WHAT IS REQUIRED: Return every line from the one with "SB/SBS意大利solaris生物反應器" through the one with "Có bao giờ bạn", inclusive, exactly as it appears below.

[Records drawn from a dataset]
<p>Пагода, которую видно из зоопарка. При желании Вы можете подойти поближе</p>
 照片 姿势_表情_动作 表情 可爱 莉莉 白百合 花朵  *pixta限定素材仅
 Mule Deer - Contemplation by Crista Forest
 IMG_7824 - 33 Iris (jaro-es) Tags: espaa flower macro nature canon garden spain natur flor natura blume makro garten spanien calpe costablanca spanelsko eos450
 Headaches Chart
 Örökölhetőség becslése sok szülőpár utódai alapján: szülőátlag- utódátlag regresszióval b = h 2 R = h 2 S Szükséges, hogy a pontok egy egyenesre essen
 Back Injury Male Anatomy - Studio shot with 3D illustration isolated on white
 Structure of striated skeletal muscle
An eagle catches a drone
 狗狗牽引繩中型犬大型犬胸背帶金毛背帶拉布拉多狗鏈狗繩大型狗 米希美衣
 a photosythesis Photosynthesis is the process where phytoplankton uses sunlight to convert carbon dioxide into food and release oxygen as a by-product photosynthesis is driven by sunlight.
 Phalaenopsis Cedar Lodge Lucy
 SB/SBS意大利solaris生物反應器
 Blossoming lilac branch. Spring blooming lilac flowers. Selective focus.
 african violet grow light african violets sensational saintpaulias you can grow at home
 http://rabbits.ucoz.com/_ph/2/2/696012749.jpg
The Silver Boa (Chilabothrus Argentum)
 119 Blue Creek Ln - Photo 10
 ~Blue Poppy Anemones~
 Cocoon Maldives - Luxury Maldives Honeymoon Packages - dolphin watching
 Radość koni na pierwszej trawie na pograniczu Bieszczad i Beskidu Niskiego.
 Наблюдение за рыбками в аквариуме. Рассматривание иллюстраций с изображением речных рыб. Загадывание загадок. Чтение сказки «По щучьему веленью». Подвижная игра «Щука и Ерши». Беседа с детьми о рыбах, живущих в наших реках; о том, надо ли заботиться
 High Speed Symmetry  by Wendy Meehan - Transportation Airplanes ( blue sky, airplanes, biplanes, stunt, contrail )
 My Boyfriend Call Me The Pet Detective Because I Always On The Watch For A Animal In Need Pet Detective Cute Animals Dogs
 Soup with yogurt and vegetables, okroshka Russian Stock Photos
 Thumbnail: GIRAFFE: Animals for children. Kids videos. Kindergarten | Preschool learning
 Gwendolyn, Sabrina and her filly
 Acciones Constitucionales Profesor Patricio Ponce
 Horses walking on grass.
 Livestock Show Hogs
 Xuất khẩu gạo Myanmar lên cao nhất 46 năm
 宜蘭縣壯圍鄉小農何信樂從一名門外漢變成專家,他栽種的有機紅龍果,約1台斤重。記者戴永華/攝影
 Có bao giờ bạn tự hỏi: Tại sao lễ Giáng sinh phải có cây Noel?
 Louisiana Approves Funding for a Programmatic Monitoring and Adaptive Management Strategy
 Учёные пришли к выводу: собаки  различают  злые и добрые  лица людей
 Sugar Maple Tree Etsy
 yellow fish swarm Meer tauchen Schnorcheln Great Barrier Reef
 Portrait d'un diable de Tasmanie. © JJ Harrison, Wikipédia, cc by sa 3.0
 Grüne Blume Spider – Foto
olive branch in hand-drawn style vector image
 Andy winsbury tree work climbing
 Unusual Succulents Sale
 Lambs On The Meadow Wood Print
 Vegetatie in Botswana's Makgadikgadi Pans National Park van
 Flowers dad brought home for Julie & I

COMPLETED TASK:
 SB/SBS意大利solaris生物反應器
 Blossoming lilac branch. Spring blooming lilac flowers. Selective focus.
 african violet grow light african violets sensational saintpaulias you can grow at home
 http://rabbits.ucoz.com/_ph/2/2/696012749.jpg
The Silver Boa (Chilabothrus Argentum)
 119 Blue Creek Ln - Photo 10
 ~Blue Poppy Anemones~
 Cocoon Maldives - Luxury Maldives Honeymoon Packages - dolphin watching
 Radość koni na pierwszej trawie na pograniczu Bieszczad i Beskidu Niskiego.
 Наблюдение за рыбками в аквариуме. Рассматривание иллюстраций с изображением речных рыб. Загадывание загадок. Чтение сказки «По щучьему веленью». Подвижная игра «Щука и Ерши». Беседа с детьми о рыбах, живущих в наших реках; о том, надо ли заботиться
 High Speed Symmetry  by Wendy Meehan - Transportation Airplanes ( blue sky, airplanes, biplanes, stunt, contrail )
 My Boyfriend Call Me The Pet Detective Because I Always On The Watch For A Animal In Need Pet Detective Cute Animals Dogs
 Soup with yogurt and vegetables, okroshka Russian Stock Photos
 Thumbnail: GIRAFFE: Animals for children. Kids videos. Kindergarten | Preschool learning
 Gwendolyn, Sabrina and her filly
 Acciones Constitucionales Profesor Patricio Ponce
 Horses walking on grass.
 Livestock Show Hogs
 Xuất khẩu gạo Myanmar lên cao nhất 46 năm
 宜蘭縣壯圍鄉小農何信樂從一名門外漢變成專家,他栽種的有機紅龍果,約1台斤重。記者戴永華/攝影
 Có bao giờ bạn tự hỏi: Tại sao lễ Giáng sinh phải có cây Noel?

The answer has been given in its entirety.